* **WHAT IS BEING ASKED**:
Your answer must be a word-for-word copy of the listing below, minus its pictures.

* **DATA TO EXAMINE**:
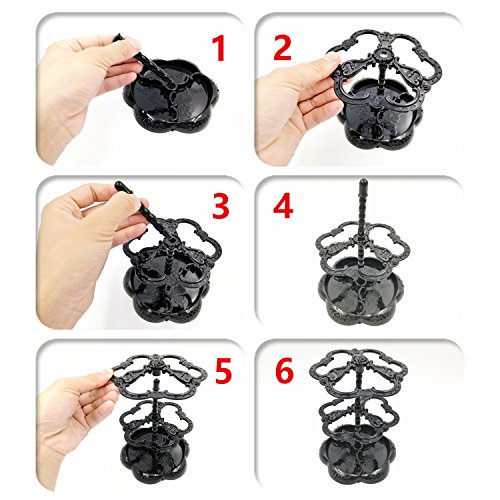 1

2

3

4

5

6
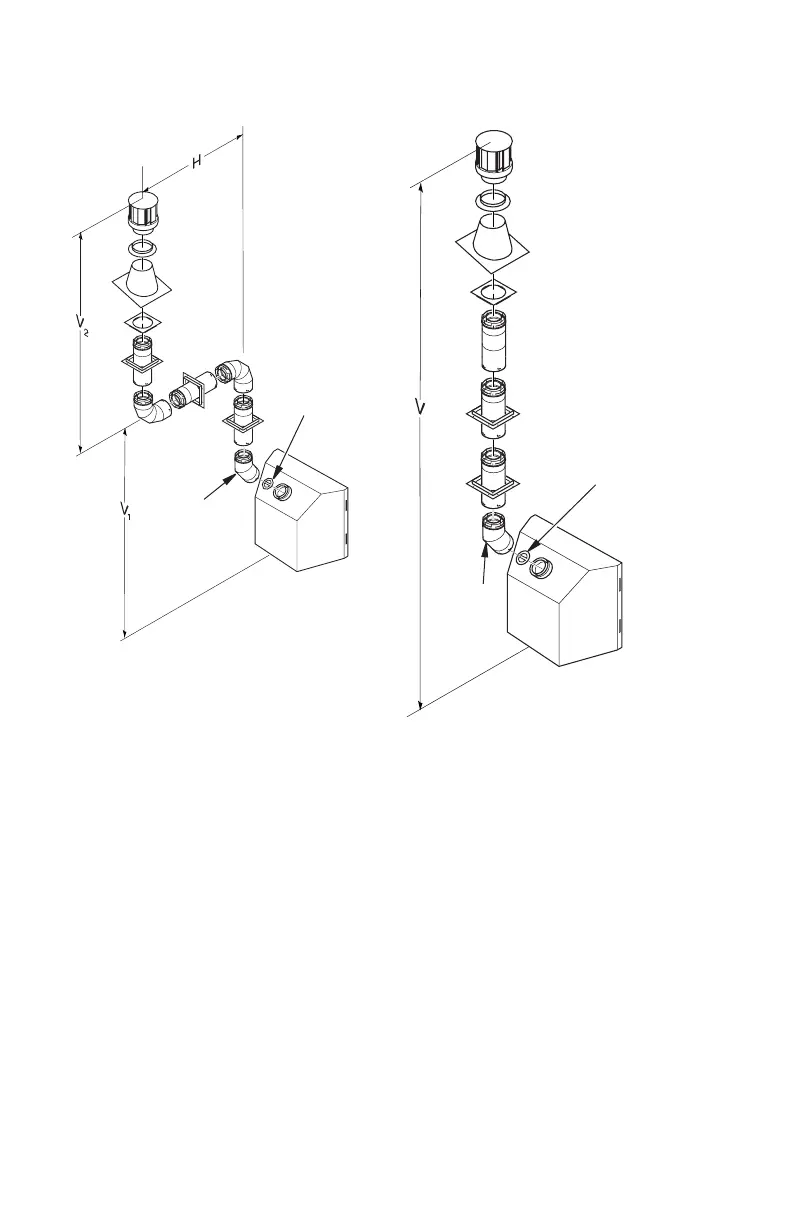 H

$V_2$

$V_1$

V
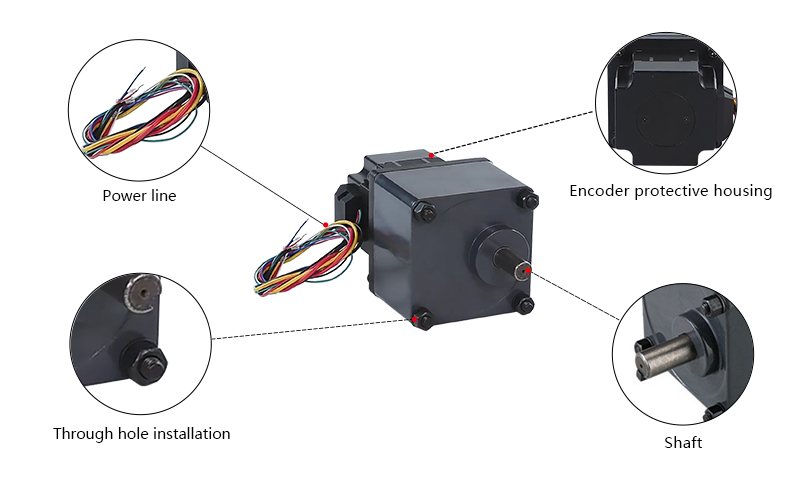 Power line

Encoder protective housing

Through hole installation

Shaft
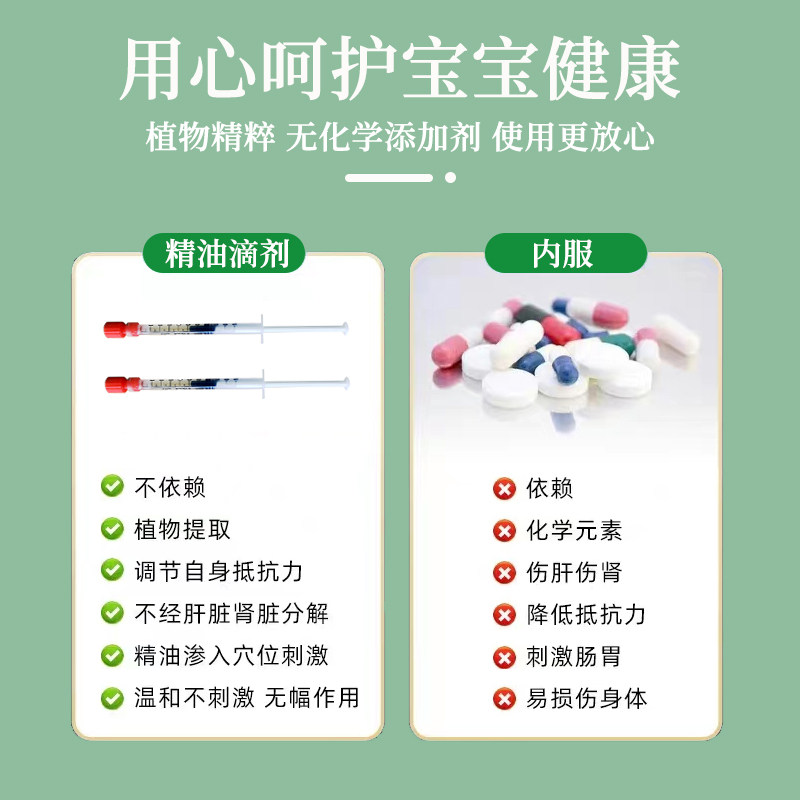 用心呵护宝宝健康

植物精粹 无化学添加剂 使用更放心

精油滴剂

不依赖
植物提取
调节自身抵抗力
不经肝脏肾脏分解
精油渗入穴位刺激
温和不刺激 无幅作用

内服

依赖
化学元素
伤肝伤肾
降低抵抗力
刺激肠胃
易损伤身体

* **SOLVED EXERCISE**:
 1

2

3

4

5

6
 H

$V_2$

$V_1$

V
 Power line

Encoder protective housing

Through hole installation

Shaft
 用心呵护宝宝健康

植物精粹 无化学添加剂 使用更放心

精油滴剂

不依赖
植物提取
调节自身抵抗力
不经肝脏肾脏分解
精油渗入穴位刺激
温和不刺激 无幅作用

内服

依赖
化学元素
伤肝伤肾
降低抵抗力
刺激肠胃
易损伤身体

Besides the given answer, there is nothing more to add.